Physiology · Respiratory Physiology (Mechanics, Gas Exchange, PFTs, Regulation)

A 45-year-old woman has DLCO reduced to 45% of predicted with normal spirometry and lung volumes. The most likely explanation for isolated DLCO reduction with normal spirometry is:

  • A Severe obstructive disease with air trapping and reduced alveolar surface area
  • B Pulmonary vascular disease (pulmonary arterial hypertension) or early interstitial lung disease causing loss of functional alveolar-capillary surface area without obstructive or restrictive defect on spirometry
  • C Anemia, which reduces CO-carrying capacity in blood, reflecting reduced hemoglobin rather than lung pathology
  • D Respiratory muscle weakness reducing diffusion by reduced inspiratory effort
Correct answer: B. Pulmonary vascular disease (pulmonary arterial hypertension) or early interstitial lung disease causing loss of functional alveolar-capillary surface area without obstructive or restrictive defect on spirometry

Explanation

DLCO (diffusing capacity for carbon monoxide) reflects the total alveolar-capillary surface area available for gas exchange, the membrane thickness, and pulmonary capillary blood volume/hemoglobin.
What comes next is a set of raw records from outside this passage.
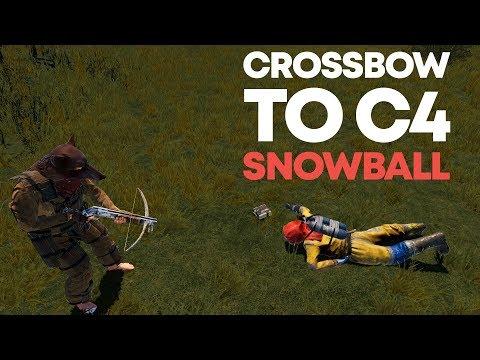 Crossbow To C4 Snowball | Rust Trio thumbnail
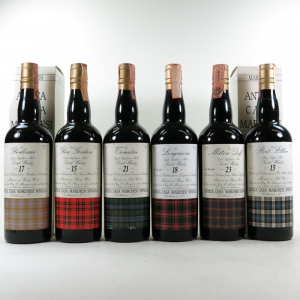 Marchesi Spinola Collection No.1 6 x 70cl / Including Port Ellen 1974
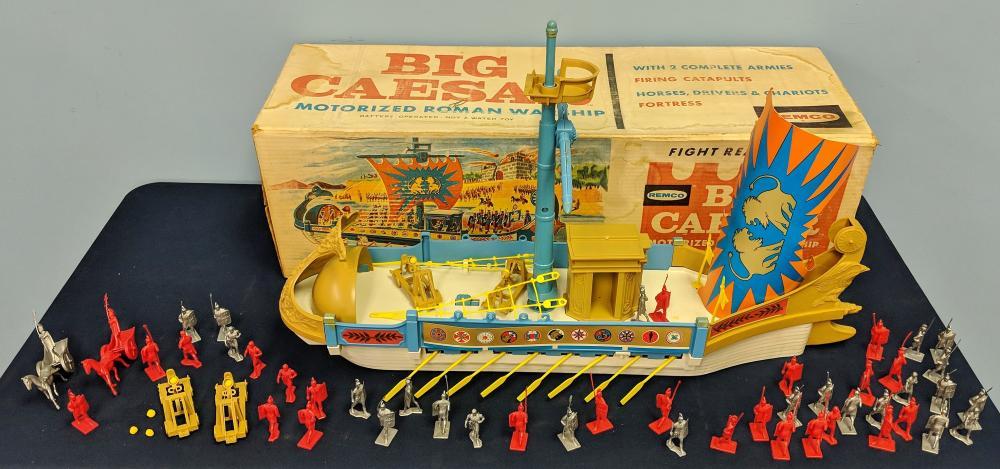 Remco Big Caesar Ship 1963 Alle Artikel in Elektrisches Spielzeug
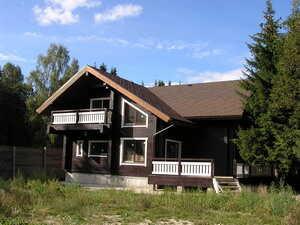 Коттеджный поселок Лапландия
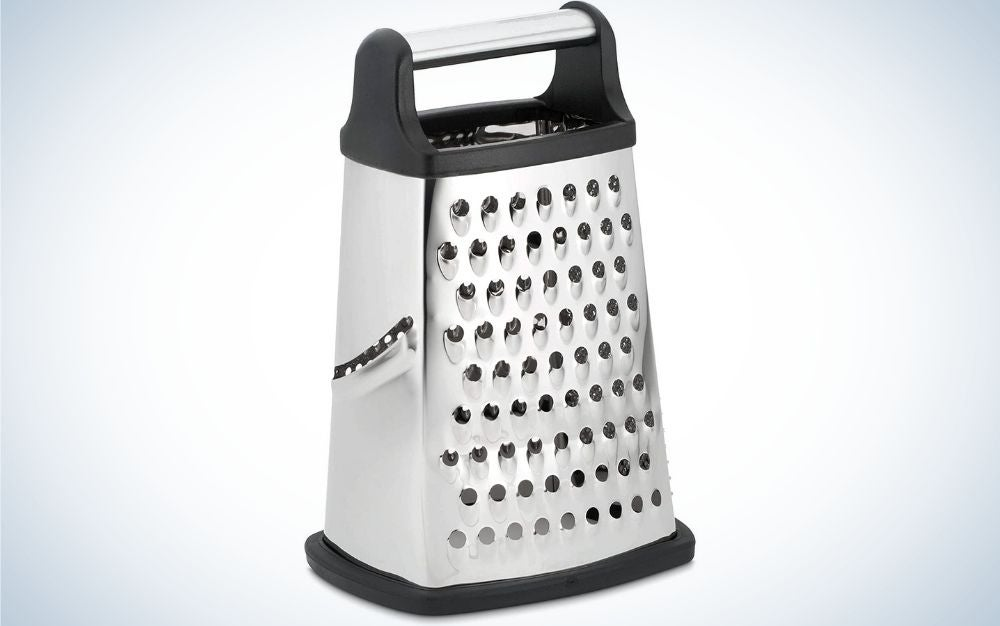 Best_Cheese-Graters_ Spring_Chef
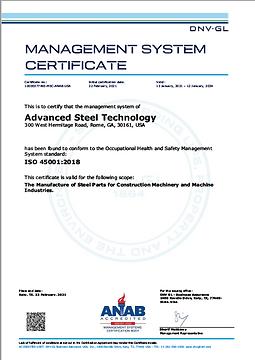 ISO 45001 Valid till Jan 2024.png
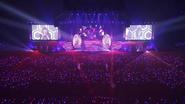 Symphogear Live 2018 Fūgetsu no Shissō Screenshot 4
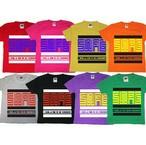 PANSY PANIC/パンジーパニック ORIGINALTシャツ SWAGデザイン サイズ100.110.120.130.140.150.160.S.M.L.XL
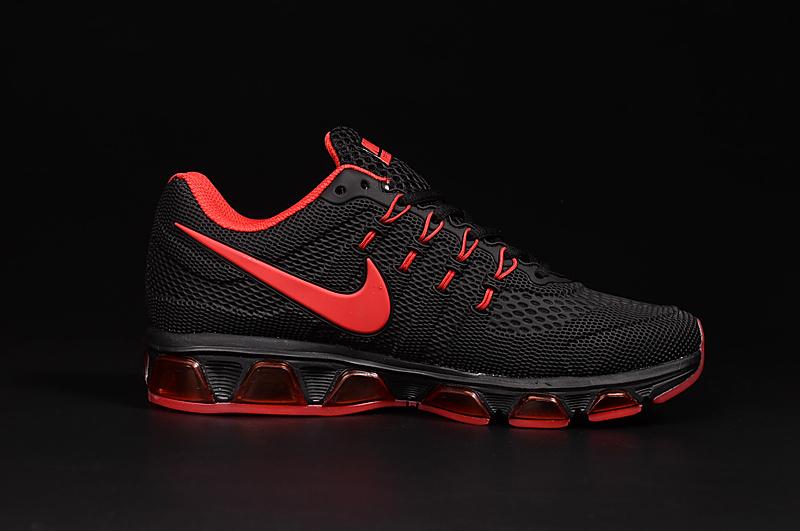 new style 6d85e e7e90 ... Men Nike Air Max Tailwind 8 KPU Running Shoe 212 ...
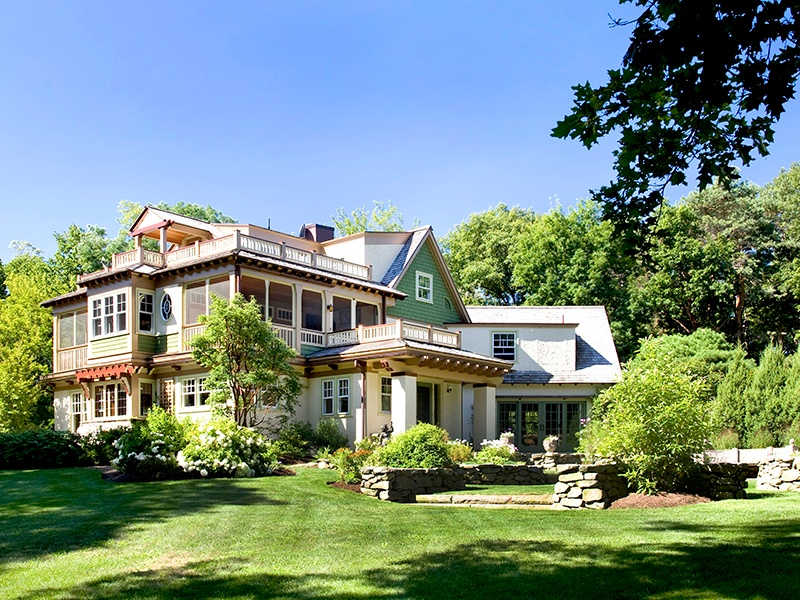Thoughtfully designed gardens that overlook the water and conservation land surround this beautifully restored Arts and Crafts residence in Ipswich, which dates from 1905. On the market with LandVest Inc., an exclusive affiliate of Christie's International Real Estate.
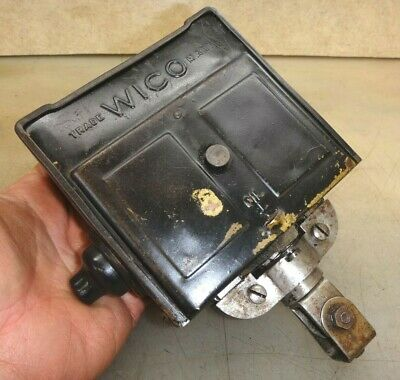 Wico Ek Magneto Ser No. 945371 Old Hit Miss Gas Engine For Cushman Cub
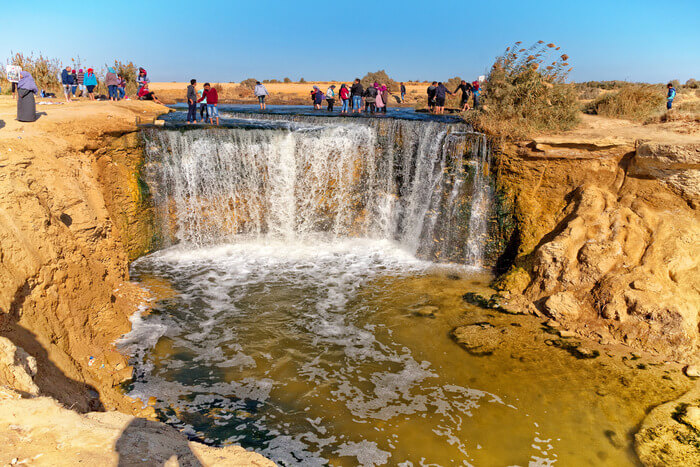 flow of Waterfall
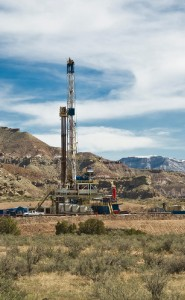 Nabors SuperSundowner Rig 556 is working in Colorado for Williams.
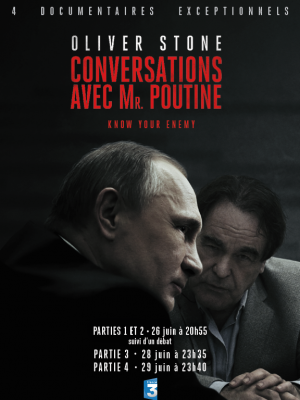 THE PUTIN INTERVIEWS - 4x60'
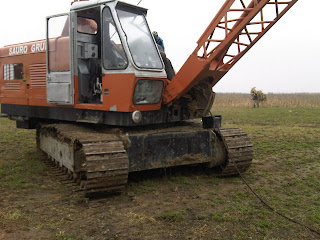 oct+2009+8 767838 DRAGLOINA SECOND HAND DEMAG B 408 Excavator Cablu 1974 36t 16.900 Euro + TVA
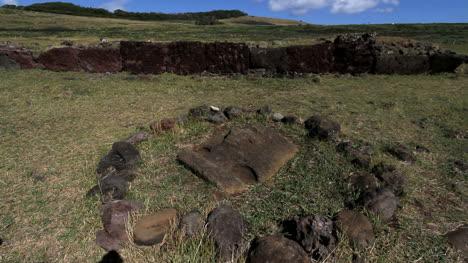 Easter-Island-head-at-Vinapu-c8p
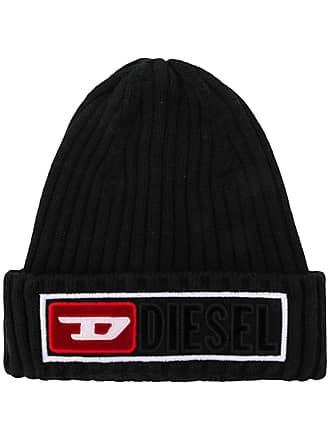 Diesel Gorro de tricô com logo - Preto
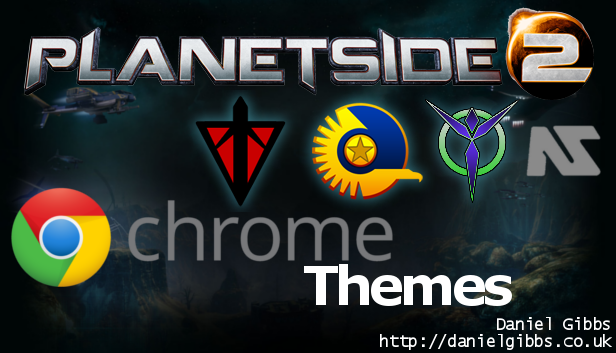 ps2_chrome_themes_logo-ns
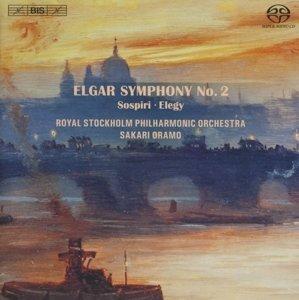 Sinfonie 2-Sospiri-Elegy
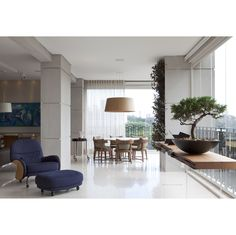 Arquitetura, design, interior design, decor, sala de estar, livingroom
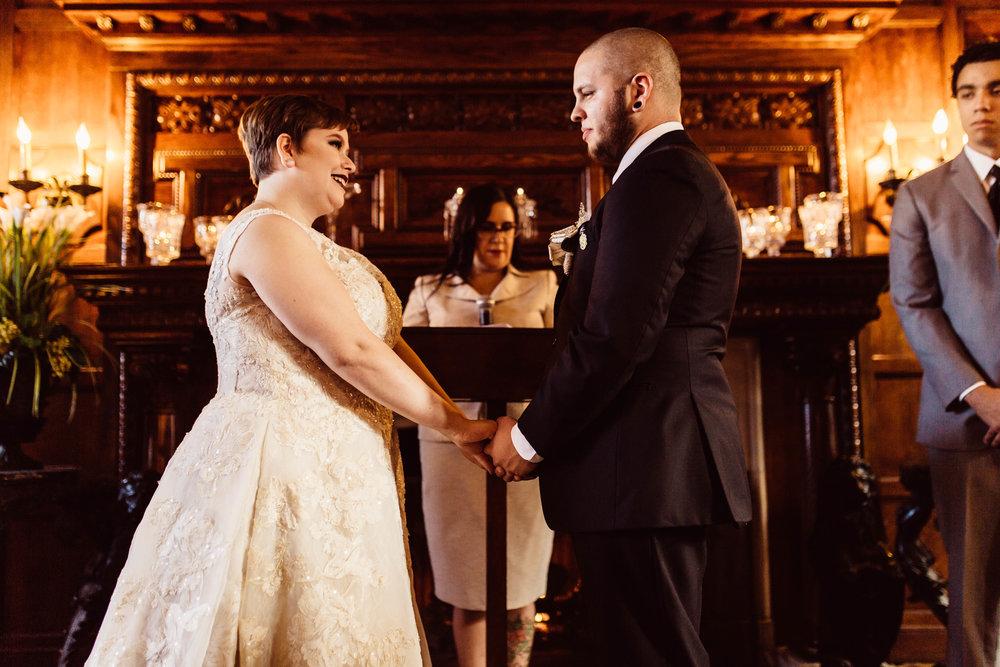washington_wedding_Thornewood_Castle_photography-9525.jpg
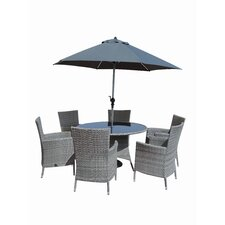 Kensington Deluxe 8 Piece Dining Set with Parasol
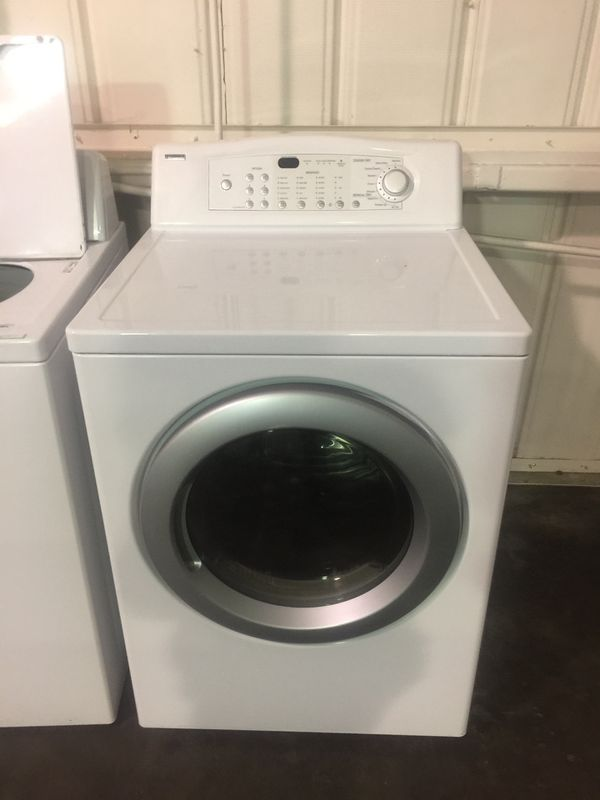 LG washer and Kenmore Gas Dryer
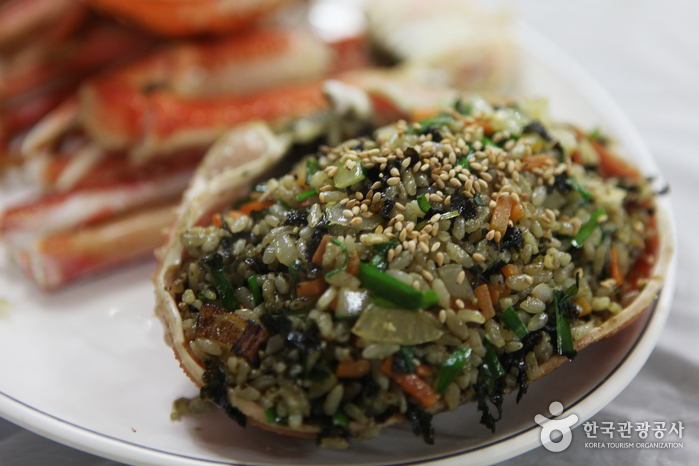 포항~부산, 여름 동해안 볼방&먹방 여행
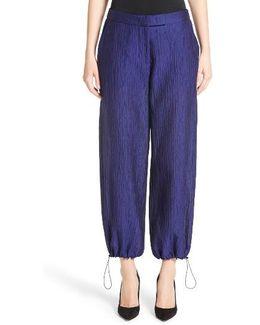 Crinkle Cotton & Silk Blend Pants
Isolated DLCO reduction with preserved FEV1, FVC, and normal lung volumes (no obstruction or restriction on spirometry) is characteristic of: (1) Pulmonary arterial hypertension—reduced capillary bed reduces the vascular component; (2) Early/mild ILD before restriction develops. Anemia does reduce DLCO (CO binds Hb; hemoglobin-corrected DLCO should be used), but the question asks about pathological reduction in the context of the clinical scenario—pulmonary vascular disease is the key diagnosis here. Emphysema causes both obstructive pattern and DLCO reduction (not isolated). Respiratory muscle weakness reduces total lung capacity (volume), not specifically DLCO.

Reference: Guyton & Hall, Textbook of Medical Physiology, 14th ed.